▶ **Set task**:
How many lines in the entries below contain the word "scene"? Reply with the number alone.

▶ **Data section**:
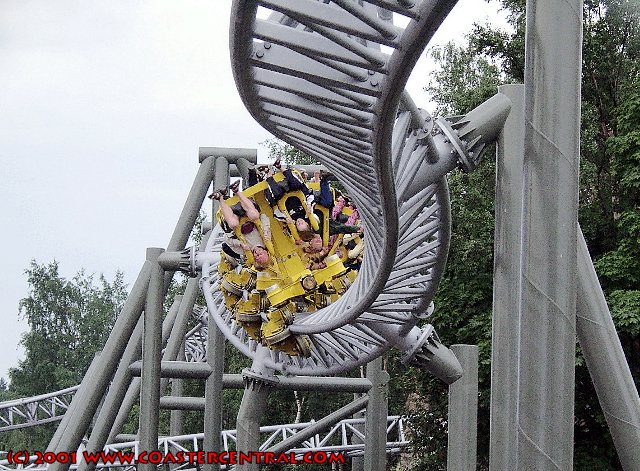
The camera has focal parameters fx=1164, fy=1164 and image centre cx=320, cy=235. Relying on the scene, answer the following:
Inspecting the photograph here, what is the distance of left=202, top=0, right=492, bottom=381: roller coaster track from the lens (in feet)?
13.0

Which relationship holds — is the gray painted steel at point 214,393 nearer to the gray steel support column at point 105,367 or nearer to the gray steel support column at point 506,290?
the gray steel support column at point 105,367

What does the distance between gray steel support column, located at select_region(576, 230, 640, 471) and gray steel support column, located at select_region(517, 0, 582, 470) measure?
6.20 ft

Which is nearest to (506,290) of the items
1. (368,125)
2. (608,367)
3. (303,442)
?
(608,367)

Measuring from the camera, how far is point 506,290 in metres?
6.55

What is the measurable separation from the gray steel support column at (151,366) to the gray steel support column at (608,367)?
220 inches

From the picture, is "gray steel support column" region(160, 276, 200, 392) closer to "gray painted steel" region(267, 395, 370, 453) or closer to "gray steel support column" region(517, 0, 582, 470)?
"gray painted steel" region(267, 395, 370, 453)

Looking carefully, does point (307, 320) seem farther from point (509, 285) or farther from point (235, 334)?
point (235, 334)

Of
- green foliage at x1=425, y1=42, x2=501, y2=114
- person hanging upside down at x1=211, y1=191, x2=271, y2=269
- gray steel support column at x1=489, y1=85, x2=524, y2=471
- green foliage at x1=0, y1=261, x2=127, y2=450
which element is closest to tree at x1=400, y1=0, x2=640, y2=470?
green foliage at x1=425, y1=42, x2=501, y2=114

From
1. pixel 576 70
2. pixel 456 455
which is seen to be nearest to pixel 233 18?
pixel 576 70

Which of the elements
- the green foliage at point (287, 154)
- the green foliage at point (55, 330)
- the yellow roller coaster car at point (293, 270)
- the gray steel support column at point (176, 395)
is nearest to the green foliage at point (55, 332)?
the green foliage at point (55, 330)

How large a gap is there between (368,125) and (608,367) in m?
2.29

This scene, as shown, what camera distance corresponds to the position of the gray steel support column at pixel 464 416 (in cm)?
750

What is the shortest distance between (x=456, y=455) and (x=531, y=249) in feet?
11.1

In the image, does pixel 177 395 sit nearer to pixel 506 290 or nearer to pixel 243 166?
pixel 243 166
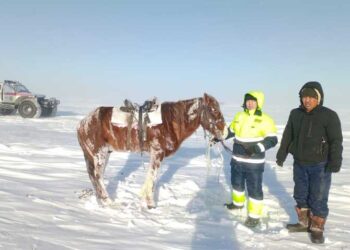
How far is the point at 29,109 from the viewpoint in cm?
2209

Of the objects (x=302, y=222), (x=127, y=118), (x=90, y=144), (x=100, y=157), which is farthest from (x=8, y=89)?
(x=302, y=222)

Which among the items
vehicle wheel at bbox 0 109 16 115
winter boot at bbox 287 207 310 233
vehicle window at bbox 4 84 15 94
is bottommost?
vehicle wheel at bbox 0 109 16 115

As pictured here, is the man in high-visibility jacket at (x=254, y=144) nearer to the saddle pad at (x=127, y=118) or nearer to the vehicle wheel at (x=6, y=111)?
the saddle pad at (x=127, y=118)

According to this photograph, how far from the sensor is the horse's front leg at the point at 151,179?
6.01 m

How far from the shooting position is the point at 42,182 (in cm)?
695

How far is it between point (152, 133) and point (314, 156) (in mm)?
2448

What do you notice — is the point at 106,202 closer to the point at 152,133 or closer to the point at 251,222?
the point at 152,133

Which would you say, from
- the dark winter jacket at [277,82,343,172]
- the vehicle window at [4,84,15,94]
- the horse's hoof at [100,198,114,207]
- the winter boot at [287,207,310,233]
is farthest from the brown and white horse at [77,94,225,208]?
the vehicle window at [4,84,15,94]

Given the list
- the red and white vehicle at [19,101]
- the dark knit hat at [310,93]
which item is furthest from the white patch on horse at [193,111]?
the red and white vehicle at [19,101]

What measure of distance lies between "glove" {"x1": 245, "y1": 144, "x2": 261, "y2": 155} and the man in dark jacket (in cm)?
51

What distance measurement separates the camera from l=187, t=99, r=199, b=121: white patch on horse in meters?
6.26

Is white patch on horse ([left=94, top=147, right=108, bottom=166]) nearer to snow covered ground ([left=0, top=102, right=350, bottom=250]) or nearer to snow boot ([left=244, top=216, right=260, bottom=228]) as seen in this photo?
snow covered ground ([left=0, top=102, right=350, bottom=250])

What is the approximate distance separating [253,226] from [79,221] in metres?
2.45

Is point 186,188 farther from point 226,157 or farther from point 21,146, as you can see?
point 21,146
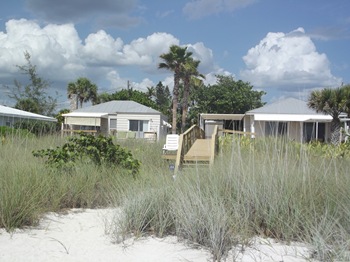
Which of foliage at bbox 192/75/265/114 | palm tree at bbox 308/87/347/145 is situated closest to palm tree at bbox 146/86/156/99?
foliage at bbox 192/75/265/114

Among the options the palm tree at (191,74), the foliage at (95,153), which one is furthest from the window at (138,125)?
the foliage at (95,153)

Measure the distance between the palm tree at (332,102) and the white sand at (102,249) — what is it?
16.7 metres

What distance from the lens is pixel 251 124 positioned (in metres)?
32.0

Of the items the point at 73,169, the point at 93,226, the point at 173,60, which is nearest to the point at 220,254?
the point at 93,226

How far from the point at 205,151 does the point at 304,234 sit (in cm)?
847

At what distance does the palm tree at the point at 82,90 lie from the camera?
154ft

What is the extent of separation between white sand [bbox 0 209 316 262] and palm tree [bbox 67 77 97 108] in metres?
42.5

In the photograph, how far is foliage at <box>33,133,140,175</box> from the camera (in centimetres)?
771

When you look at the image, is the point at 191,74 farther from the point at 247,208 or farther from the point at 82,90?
the point at 247,208

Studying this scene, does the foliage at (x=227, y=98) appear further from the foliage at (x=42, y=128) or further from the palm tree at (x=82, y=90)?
the foliage at (x=42, y=128)

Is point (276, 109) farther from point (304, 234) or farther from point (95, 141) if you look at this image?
point (304, 234)

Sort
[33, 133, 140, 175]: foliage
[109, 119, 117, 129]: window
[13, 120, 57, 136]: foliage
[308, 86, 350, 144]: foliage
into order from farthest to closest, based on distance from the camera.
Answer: [109, 119, 117, 129]: window, [308, 86, 350, 144]: foliage, [13, 120, 57, 136]: foliage, [33, 133, 140, 175]: foliage

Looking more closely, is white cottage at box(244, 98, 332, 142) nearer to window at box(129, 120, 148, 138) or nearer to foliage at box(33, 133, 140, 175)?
window at box(129, 120, 148, 138)

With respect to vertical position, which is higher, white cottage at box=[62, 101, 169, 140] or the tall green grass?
white cottage at box=[62, 101, 169, 140]
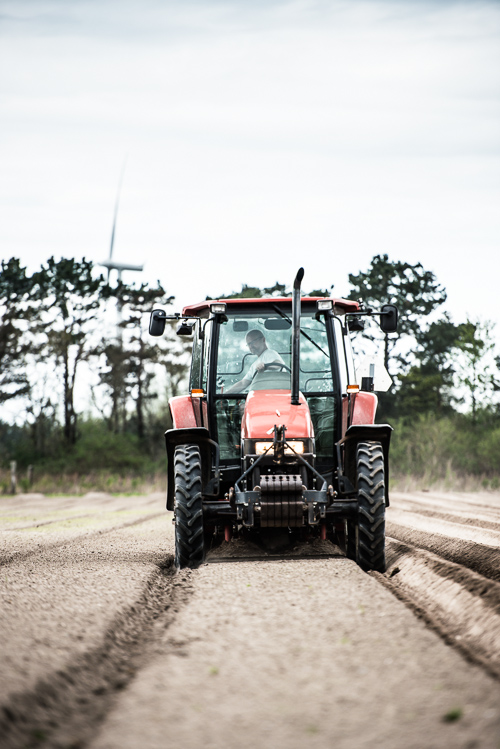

▶ **Exercise output**:
3